▶ **YOUR GOAL**
Arrange the material below as a JSON list of strings, with one string for each line and no entries for blank lines.

== MATERIAL

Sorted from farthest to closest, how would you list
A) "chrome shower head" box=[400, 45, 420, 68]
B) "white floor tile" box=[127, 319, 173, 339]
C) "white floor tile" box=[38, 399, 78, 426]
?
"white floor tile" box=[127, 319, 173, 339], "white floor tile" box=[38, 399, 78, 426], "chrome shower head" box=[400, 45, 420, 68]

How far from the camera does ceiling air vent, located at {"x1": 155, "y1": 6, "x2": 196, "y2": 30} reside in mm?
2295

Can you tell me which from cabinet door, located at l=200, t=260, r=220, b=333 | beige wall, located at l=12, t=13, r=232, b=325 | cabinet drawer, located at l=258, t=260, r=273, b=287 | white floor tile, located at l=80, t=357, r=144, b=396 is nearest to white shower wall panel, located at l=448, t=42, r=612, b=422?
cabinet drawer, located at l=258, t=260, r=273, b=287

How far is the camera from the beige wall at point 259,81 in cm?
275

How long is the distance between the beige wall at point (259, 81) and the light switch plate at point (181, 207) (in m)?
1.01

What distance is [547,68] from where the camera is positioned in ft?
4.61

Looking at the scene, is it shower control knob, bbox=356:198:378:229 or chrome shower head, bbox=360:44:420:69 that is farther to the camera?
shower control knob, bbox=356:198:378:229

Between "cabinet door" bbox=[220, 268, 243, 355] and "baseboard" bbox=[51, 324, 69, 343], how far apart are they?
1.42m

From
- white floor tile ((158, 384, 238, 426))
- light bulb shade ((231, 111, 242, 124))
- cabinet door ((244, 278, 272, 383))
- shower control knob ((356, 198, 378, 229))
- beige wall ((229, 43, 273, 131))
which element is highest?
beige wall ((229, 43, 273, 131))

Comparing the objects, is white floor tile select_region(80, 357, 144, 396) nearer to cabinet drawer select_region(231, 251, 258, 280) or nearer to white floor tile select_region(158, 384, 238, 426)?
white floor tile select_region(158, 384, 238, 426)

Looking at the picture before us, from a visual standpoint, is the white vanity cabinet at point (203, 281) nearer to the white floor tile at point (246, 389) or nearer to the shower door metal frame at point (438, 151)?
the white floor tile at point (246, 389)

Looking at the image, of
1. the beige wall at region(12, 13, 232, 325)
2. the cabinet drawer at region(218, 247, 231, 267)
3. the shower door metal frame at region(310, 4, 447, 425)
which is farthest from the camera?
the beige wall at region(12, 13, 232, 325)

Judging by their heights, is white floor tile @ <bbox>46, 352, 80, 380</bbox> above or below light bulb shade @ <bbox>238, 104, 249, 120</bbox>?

====

▶ **ANSWER**
[
  "Sorted from farthest to closest, how would you list",
  "A) \"chrome shower head\" box=[400, 45, 420, 68]",
  "B) \"white floor tile\" box=[127, 319, 173, 339]",
  "C) \"white floor tile\" box=[38, 399, 78, 426]",
  "?",
  "\"white floor tile\" box=[127, 319, 173, 339], \"white floor tile\" box=[38, 399, 78, 426], \"chrome shower head\" box=[400, 45, 420, 68]",
  "How far from the camera does ceiling air vent, located at {\"x1\": 155, \"y1\": 6, \"x2\": 196, \"y2\": 30} reside in mm?",
  "2295",
  "Can you tell me which from cabinet door, located at l=200, t=260, r=220, b=333 | beige wall, located at l=12, t=13, r=232, b=325 | cabinet drawer, located at l=258, t=260, r=273, b=287 | white floor tile, located at l=80, t=357, r=144, b=396 is nearest to white shower wall panel, located at l=448, t=42, r=612, b=422?",
  "cabinet drawer, located at l=258, t=260, r=273, b=287",
  "How far is the camera from the beige wall at point 259,81 in cm?",
  "275",
  "How long is the distance between the beige wall at point (259, 81) and the light switch plate at point (181, 207) (in m)?",
  "1.01",
  "What distance is [547,68] from where the camera is positioned in ft?",
  "4.61",
  "Looking at the scene, is it shower control knob, bbox=356:198:378:229 or chrome shower head, bbox=360:44:420:69 that is farther to the camera?",
  "shower control knob, bbox=356:198:378:229",
  "Between \"cabinet door\" bbox=[220, 268, 243, 355] and \"baseboard\" bbox=[51, 324, 69, 343], how far apart are they?",
  "1.42m",
  "From",
  "- white floor tile ((158, 384, 238, 426))",
  "- light bulb shade ((231, 111, 242, 124))",
  "- cabinet door ((244, 278, 272, 383))",
  "- shower control knob ((356, 198, 378, 229))",
  "- beige wall ((229, 43, 273, 131))",
  "which element is highest?",
  "beige wall ((229, 43, 273, 131))",
  "Comparing the objects, is white floor tile select_region(80, 357, 144, 396) nearer to cabinet drawer select_region(231, 251, 258, 280) or nearer to white floor tile select_region(158, 384, 238, 426)?",
  "white floor tile select_region(158, 384, 238, 426)",
  "Looking at the picture before us, from a visual standpoint, is the white vanity cabinet at point (203, 281) nearer to the white floor tile at point (246, 389) or nearer to the shower door metal frame at point (438, 151)?",
  "the white floor tile at point (246, 389)",
  "Looking at the image, of",
  "1. the beige wall at region(12, 13, 232, 325)",
  "2. the cabinet drawer at region(218, 247, 231, 267)",
  "3. the shower door metal frame at region(310, 4, 447, 425)",
  "which is farthest from the camera?",
  "the beige wall at region(12, 13, 232, 325)",
  "Judging by their heights, is white floor tile @ <bbox>46, 352, 80, 380</bbox> above or below light bulb shade @ <bbox>238, 104, 249, 120</bbox>?"
]